**DOCUMENT SECTION**
Shaken, humbled and apologetic. This is the Toronto Maple Leafs as they’ve seldom been seen.

TORONTO — Shaken, humbled and apologetic. This is the Toronto Maple Leafs as they’ve seldom been seen.

General manager Brian Burke capped another failed season Tuesday by echoing the mea culpa issued from other key members of the organization that now owns the NHL’s longest playoff drought of eight years.

“We have the best fans in the National Hockey League and all of pro sports and we need to deliver more,” Burke said during a relatively low-key 30-minute session with reporters. “That loyalty needs to be rewarded.”

His remarks followed an open letter to fans from Maple Leafs Sports and Entertainment chairman Larry Tanenbaum that ran in newspapers and on the team’s website, asking for forgiveness.

A similar note was sent to season ticket holders. Tom Anselmi, MLSE’s chief operating officer, went so far as providing his email address to each member of that group and has pledged to speak with every concerned member individually.

From top to bottom, the franchise is clearly embarrassed by its performance, and it went to great lengths to try to reassure the paying public. The Leafs may have sold out every home game for as long as anyone can remember, but they don’t want to be seen as taking that loyalty for granted.

“This is about winning, this is about doing right by your fans, this is what we’re all into this for,” said Anselmi. “Sports is a business, yeah, but it’s a business based on emotion and passion and caring.”

Toronto fans care, he said.

“They’re paying with after-tax dollars,” said Anselmi. “You owe them a great product and when it isn’t good enough that’s not good enough.”

The Leafs were not nearly good enough this season, at least over the final two months. They won just 10 of 33 games after the all-star break and missed the playoffs by 12 points in the Eastern Conference — tumbling all the way to 26th overall in the league.

Burke made sure to steer well clear of the panic button in his annual state-of-the-union address Tuesday, saying that his vision for building a winning team remains unchanged from the day he arrived in November 2008.

But this was far from a typical performance for the franchise’s most distinctive and powerful voice, who still seems to be coming to grips with the lack of success during his tenure. Burke famously dismissed the need for a five-year rebuilding plan the day he was hired and now finds himself heading into his fifth season at the helm.

“I was in the playoffs seven straight years before I got here,” said Burke. “This has been agonizing. I’m sure you can see it in my face, I haven’t slept in a month, two months.

“If fans think they’re disappointed, I can assure you the general manager is far more disappointed.”

**STATED GOAL 1**
Quote the Maple Leafs article between "TORONTO — Shaken, humbled" and "of eight years.", inclusive.
**STATED GOAL 2**
Answer these questions from the Maple Leafs article:
(a) How many games did the Leafs win after the all-star break, and out of how many?
(b) In what month and year did Burke arrive?
(c) Who wrote the open letter to fans that ran in newspapers and on the team's website?
**STATED GOAL 3**
Continue the Maple Leafs article from its final sentence.
The listing that comes after this article is from a separate source.

**DATASET EXCERPT**
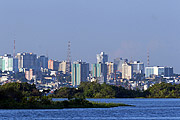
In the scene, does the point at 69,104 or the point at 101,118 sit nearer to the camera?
the point at 101,118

**EXERCISE RESPONSE 1**
TORONTO — Shaken, humbled and apologetic. This is the Toronto Maple Leafs as they’ve seldom been seen.

General manager Brian Burke capped another failed season Tuesday by echoing the mea culpa issued from other key members of the organization that now owns the NHL’s longest playoff drought of eight years.

**EXERCISE RESPONSE 2**
(a) 10 of 33 games
(b) November 2008
(c) Larry Tanenbaum, chairman of Maple Leafs Sports and Entertainment

**EXERCISE RESPONSE 3**
It will be difficult to acquire every item on the team’s summer shopping list. Burke wants the Leafs to be able to dictate the game to opponents and that means more size and strength, including finding a centre to play on the top line. He’d also like to get another goaltender to play alongside James Reimer.

A thin free-agent class offers few solutions and the uncertainty hovering over negotiations on a new collective bargaining agreement will complicate the decision-making process. But Burke believes he has the assets to be a player on the trade market, where he’s made his best moves as Leafs GM to date.

Amid the wreckage of a poor finish he was able to identify some reason for optimism.

“I’m trying to build a championship team here and that’s very hard to see today,” said Burke. “But the building blocks, the keys that you need — the Phil Kessels, the Joffrey Lupuls, the Jake Gardiners, the Dion Phaneufs, the second line — all those things have been put in place.

“And that’s what can’t be overlooked as you analyze and dissect a season. Even a season that’s marked by failure. I think we’re going in the right direction.”

There was a noticeable change in direction when Randy Carlyle replaced Ron Wilson on March 2 and the new coach has made it clear he’s going to hold everyone to a higher standard in the fall. In exit meetings, he challenged his players to improve their work ethic, conditioning and accountability.

Carlyle had a unique view on the late-season collapse after entering at the height of the chaos. From afar, he’d seen how much playing in Toronto can shatter a player’s confidence — he said it took Francois Beauchemin weeks to recover after being dealt back to Anaheim in February 2011 — and spotted the trend early in his tenure with the Leafs.

“Confidence was the No. 1 thing that I would say this team did not have,” said Carlyle. “We were not a confident group. ... It’s our job as a coaching staff to force, coddle, kick — whatever word you want to use — to get them to believe that they can do it.”

It’s a process the entire organization is going through.

On the financial side, the Leafs remain hockey’s version of the Yankees, Cowboys, Lakers and Manchester United. But in terms of performance they’re lagging behind the Panthers, Wild and Avalanche — and every other team in the NHL, all of whom have hosted playoff games since the lockout.

Toronto has been shut out since 2004, an almost unimaginable stretch for a marquee franchise.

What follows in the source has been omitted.